* Begin Data lines *

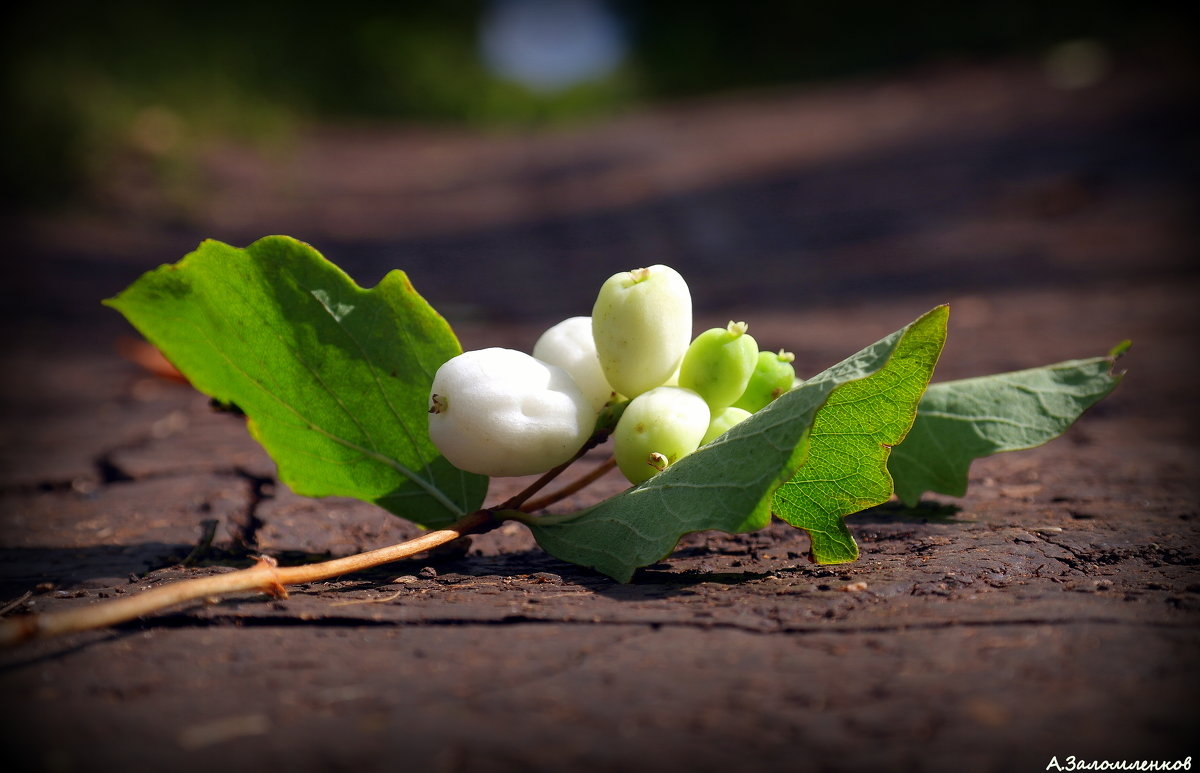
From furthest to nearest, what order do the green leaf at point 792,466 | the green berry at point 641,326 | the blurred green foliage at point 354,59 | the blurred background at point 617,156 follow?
the blurred green foliage at point 354,59 → the blurred background at point 617,156 → the green berry at point 641,326 → the green leaf at point 792,466

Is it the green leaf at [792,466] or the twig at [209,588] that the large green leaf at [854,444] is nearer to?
the green leaf at [792,466]

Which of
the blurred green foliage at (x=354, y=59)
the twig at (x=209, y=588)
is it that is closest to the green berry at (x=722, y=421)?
the twig at (x=209, y=588)

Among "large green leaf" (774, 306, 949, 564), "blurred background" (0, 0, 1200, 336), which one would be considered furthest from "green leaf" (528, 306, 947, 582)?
"blurred background" (0, 0, 1200, 336)

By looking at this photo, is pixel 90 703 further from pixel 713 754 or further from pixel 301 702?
pixel 713 754

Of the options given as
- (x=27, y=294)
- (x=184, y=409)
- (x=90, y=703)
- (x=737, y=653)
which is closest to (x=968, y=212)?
(x=184, y=409)

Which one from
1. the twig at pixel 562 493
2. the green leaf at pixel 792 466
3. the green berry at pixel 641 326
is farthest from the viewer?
the twig at pixel 562 493
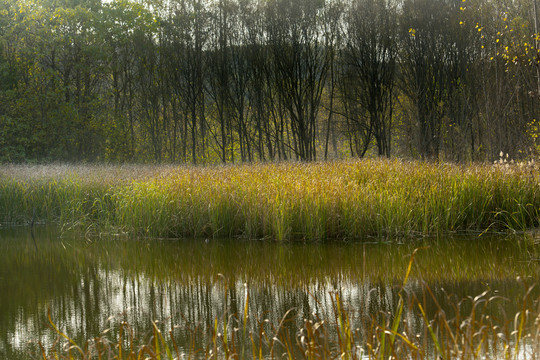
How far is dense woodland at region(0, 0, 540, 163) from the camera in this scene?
54.1ft

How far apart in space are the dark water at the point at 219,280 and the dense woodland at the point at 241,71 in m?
10.0

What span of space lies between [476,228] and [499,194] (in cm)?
65

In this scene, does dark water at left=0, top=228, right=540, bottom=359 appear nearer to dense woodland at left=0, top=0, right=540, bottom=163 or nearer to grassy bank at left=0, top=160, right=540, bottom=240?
grassy bank at left=0, top=160, right=540, bottom=240

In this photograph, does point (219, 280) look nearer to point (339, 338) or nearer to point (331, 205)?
point (331, 205)

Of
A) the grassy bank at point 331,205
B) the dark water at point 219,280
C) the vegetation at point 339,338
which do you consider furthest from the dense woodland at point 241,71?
the vegetation at point 339,338

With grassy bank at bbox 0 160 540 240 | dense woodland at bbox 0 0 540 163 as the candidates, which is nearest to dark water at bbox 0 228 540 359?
grassy bank at bbox 0 160 540 240

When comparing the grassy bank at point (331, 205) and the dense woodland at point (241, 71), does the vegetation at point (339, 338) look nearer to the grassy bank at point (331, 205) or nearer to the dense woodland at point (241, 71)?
the grassy bank at point (331, 205)

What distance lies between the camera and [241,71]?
20.0 meters

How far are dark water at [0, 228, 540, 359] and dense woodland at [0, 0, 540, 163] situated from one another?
10.0 m

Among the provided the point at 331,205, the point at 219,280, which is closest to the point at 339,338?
the point at 219,280

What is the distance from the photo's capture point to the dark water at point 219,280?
11.3 ft

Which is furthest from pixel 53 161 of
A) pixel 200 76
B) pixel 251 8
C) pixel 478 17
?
pixel 478 17

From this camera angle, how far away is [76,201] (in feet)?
29.9

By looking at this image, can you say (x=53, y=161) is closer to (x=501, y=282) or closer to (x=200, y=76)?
(x=200, y=76)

* End Data lines *

--- Task ---
Rewrite all the records with every "dense woodland" replaced by "thick forest" and everything else unchanged. Leave the pictures out.

--- Task solution ---
From furthest to nearest, what order do the green leaf at point 792,466 | the green berry at point 641,326 | the blurred green foliage at point 354,59 | the blurred background at point 617,156 follow?
the blurred green foliage at point 354,59 → the blurred background at point 617,156 → the green berry at point 641,326 → the green leaf at point 792,466

Is it the green leaf at [792,466] or the twig at [209,588] that the large green leaf at [854,444] is nearer to?
the green leaf at [792,466]

Which of
the blurred green foliage at (x=354, y=59)
the twig at (x=209, y=588)
is it that is closest to the green berry at (x=722, y=421)?
the twig at (x=209, y=588)

Among "large green leaf" (774, 306, 949, 564), "blurred background" (0, 0, 1200, 336), which one would be considered furthest from "green leaf" (528, 306, 947, 582)?
"blurred background" (0, 0, 1200, 336)

By looking at this photo, is pixel 90 703 further from pixel 713 754 or further from pixel 301 702?
pixel 713 754

Of the options given as
- (x=27, y=294)
- (x=184, y=409)
- (x=90, y=703)
- (x=737, y=653)
which is closest to (x=968, y=212)?
(x=184, y=409)

Which one from
1. the twig at pixel 562 493
2. the green leaf at pixel 792 466
3. the green berry at pixel 641 326
is farthest from the viewer?
the twig at pixel 562 493
How far is thick forest at region(0, 0, 540, 163) from the camera in this scene?
54.1ft

How far apart in space are the dark water at the point at 219,280 and the thick forest at the point at 241,71 in m?
10.0

What span of space lies between [476,228] and [499,194] (in cm)?
65

In this scene, does dark water at left=0, top=228, right=540, bottom=359 appear nearer to thick forest at left=0, top=0, right=540, bottom=163 or nearer to grassy bank at left=0, top=160, right=540, bottom=240?
grassy bank at left=0, top=160, right=540, bottom=240

In this photograph, does point (219, 280) look nearer to point (339, 338) or nearer to point (331, 205)?
point (331, 205)

Of
A) the grassy bank at point 331,205
B) the dark water at point 219,280
C) the vegetation at point 339,338
which do you consider furthest from the thick forest at point 241,71?
the vegetation at point 339,338

With grassy bank at bbox 0 160 540 240 | thick forest at bbox 0 0 540 163 as the candidates, which is nearest to dark water at bbox 0 228 540 359?
grassy bank at bbox 0 160 540 240

When comparing the grassy bank at point (331, 205) and the thick forest at point (241, 71), does the vegetation at point (339, 338) look nearer to the grassy bank at point (331, 205) or nearer to the thick forest at point (241, 71)?
the grassy bank at point (331, 205)

What distance lies between the camera and [241,71]?
20.0 meters

How far are dark water at [0, 228, 540, 359] and thick forest at [0, 0, 540, 163] situated from one another?
10.0 m

Among the provided the point at 331,205, the point at 219,280, which is closest to the point at 339,338?
the point at 219,280

What is the distance from the photo's capture point to the dark water at point 219,280?
11.3 ft

Which is furthest from pixel 53 161 of
A) pixel 200 76
B) pixel 251 8
C) pixel 478 17
?
pixel 478 17

From this camera angle, how far away is [76,201] (in feet)?
29.9

By looking at this image, can you say (x=53, y=161) is closer to (x=501, y=282) or closer to (x=200, y=76)?
(x=200, y=76)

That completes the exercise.